Revise the part of the material that opens with the line containing "Is (x=368, y=565)" and closes at the end of the material, replacing "upon reflection" with "on balance" and leaving everything else as it stands.
* * * * *
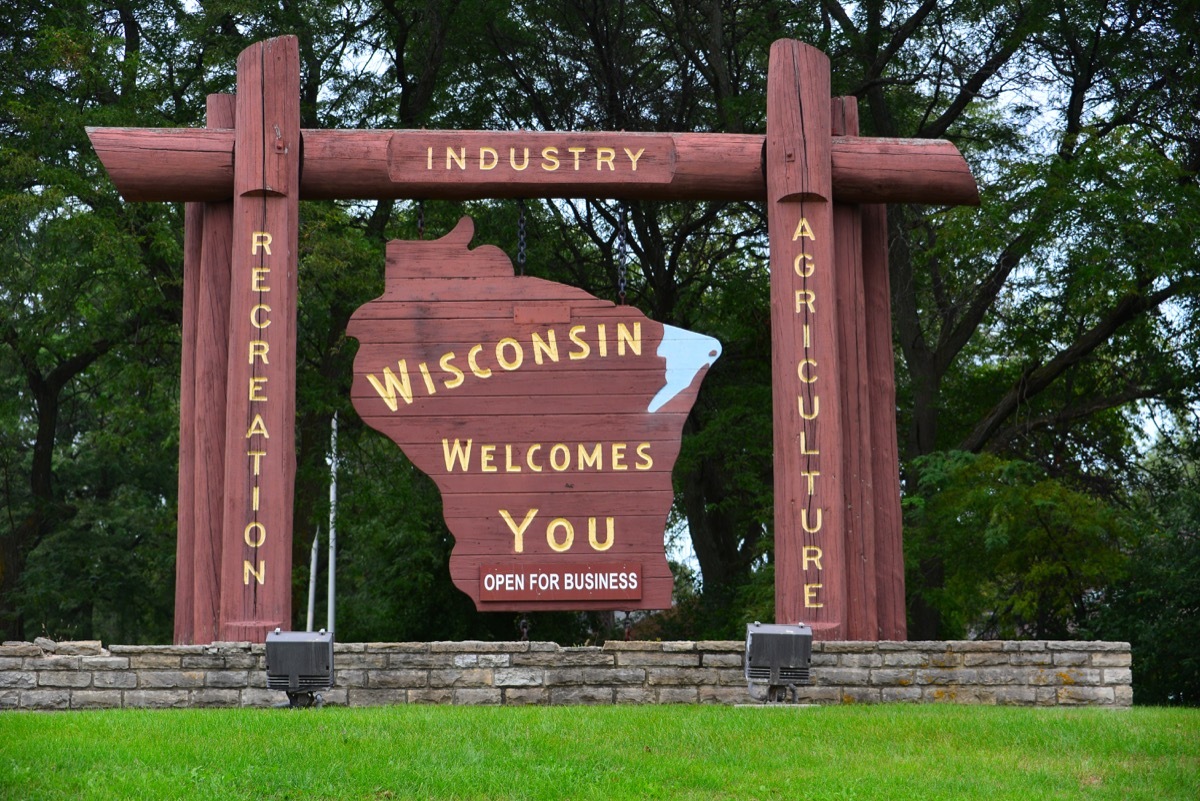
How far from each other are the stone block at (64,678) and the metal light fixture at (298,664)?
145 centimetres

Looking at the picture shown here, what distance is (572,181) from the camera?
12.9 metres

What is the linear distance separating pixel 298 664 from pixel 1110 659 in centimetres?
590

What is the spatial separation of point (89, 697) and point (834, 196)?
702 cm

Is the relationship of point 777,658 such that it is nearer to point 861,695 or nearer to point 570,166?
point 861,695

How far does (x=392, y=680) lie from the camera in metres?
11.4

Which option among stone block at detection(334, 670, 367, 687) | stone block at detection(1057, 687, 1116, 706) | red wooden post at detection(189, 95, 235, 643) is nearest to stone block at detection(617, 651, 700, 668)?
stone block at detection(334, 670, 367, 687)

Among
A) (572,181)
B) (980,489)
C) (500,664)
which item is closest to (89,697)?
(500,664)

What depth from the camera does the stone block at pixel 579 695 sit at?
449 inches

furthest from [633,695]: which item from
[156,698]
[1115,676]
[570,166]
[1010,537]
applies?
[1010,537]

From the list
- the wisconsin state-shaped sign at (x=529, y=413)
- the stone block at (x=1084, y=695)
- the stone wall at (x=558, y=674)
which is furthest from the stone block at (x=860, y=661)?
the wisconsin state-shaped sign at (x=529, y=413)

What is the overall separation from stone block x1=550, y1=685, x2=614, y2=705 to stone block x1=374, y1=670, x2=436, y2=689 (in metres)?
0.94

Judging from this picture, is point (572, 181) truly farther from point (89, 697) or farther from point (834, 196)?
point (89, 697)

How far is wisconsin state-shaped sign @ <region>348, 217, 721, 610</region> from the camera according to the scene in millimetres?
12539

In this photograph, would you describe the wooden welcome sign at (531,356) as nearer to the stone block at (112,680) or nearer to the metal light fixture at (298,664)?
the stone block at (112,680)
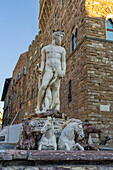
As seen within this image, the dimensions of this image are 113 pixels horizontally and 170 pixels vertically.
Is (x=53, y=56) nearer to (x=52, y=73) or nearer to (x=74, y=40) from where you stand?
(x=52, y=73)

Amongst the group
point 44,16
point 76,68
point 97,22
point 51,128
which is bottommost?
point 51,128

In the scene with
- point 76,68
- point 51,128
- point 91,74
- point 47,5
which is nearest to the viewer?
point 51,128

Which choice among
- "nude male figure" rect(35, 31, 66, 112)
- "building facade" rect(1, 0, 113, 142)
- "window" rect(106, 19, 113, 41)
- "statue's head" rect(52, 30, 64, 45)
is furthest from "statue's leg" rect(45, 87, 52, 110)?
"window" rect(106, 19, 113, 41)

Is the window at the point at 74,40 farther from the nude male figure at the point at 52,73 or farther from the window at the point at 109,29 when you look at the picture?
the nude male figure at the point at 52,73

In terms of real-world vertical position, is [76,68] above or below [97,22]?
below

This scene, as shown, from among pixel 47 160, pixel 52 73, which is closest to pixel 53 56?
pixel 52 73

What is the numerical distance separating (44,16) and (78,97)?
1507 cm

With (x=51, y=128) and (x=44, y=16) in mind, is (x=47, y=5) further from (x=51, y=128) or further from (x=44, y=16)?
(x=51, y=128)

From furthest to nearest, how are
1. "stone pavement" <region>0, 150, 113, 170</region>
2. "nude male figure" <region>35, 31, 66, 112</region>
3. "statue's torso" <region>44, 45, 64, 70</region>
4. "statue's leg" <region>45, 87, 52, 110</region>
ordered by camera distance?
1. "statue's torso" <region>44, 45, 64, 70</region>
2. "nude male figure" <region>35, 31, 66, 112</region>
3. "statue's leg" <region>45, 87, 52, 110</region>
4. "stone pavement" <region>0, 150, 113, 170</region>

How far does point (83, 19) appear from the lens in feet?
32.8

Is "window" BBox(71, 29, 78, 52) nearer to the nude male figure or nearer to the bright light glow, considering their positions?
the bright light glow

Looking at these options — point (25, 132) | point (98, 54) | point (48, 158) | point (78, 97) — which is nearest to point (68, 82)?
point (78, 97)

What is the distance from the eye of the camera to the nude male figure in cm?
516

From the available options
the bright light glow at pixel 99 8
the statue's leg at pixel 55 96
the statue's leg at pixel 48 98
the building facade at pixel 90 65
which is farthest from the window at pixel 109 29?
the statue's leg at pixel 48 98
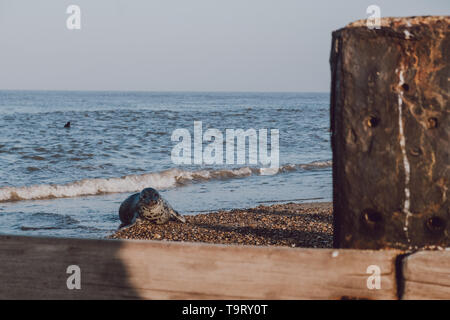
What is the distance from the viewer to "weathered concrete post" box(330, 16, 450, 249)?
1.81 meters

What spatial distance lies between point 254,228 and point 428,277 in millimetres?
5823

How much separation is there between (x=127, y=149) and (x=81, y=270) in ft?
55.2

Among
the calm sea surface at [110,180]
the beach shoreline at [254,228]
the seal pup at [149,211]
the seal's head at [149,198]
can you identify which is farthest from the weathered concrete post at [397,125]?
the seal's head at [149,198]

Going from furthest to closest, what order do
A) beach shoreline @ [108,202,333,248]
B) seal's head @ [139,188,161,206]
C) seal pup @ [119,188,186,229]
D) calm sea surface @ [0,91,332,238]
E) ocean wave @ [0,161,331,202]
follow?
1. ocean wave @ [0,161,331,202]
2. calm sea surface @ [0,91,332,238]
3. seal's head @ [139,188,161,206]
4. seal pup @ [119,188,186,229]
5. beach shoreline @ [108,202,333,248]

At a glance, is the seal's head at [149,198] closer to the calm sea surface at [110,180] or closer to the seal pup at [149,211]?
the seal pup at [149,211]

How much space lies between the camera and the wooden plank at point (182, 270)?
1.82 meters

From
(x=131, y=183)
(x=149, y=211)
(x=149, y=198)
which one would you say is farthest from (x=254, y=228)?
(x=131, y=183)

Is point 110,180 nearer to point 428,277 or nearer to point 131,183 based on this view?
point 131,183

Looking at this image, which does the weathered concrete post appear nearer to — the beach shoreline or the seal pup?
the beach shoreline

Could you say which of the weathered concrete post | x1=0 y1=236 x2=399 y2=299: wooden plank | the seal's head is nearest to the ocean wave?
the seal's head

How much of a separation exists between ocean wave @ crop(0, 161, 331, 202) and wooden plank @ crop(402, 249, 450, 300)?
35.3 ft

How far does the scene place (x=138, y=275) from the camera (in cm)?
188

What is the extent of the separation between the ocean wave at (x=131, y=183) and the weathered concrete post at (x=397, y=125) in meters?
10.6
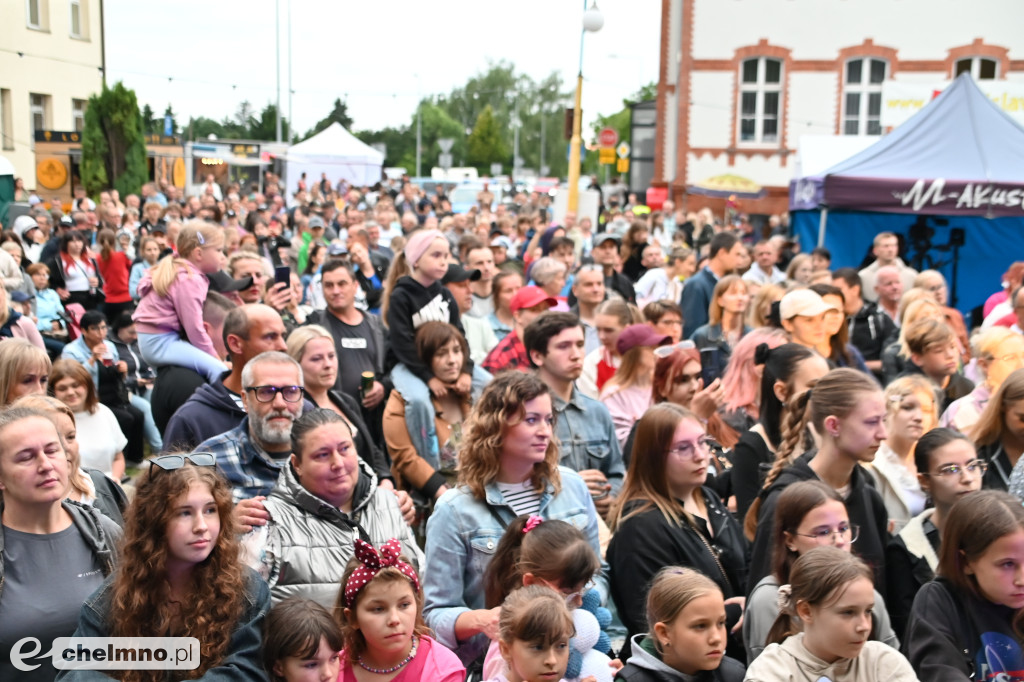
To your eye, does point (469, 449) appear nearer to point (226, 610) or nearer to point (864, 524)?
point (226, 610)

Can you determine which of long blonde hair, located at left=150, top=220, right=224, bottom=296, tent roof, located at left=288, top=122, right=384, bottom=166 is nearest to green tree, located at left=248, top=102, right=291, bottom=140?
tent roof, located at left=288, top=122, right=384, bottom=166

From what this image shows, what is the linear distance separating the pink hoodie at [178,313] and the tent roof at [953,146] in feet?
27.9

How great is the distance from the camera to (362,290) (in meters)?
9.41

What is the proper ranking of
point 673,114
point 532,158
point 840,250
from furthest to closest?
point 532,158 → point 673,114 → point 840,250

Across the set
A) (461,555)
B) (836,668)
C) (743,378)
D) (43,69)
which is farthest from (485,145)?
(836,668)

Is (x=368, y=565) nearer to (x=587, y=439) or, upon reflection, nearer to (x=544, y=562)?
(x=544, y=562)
* * * * *
_Correct response_
Is (x=368, y=565) nearer to (x=587, y=439) or, on balance, nearer to (x=544, y=562)?
(x=544, y=562)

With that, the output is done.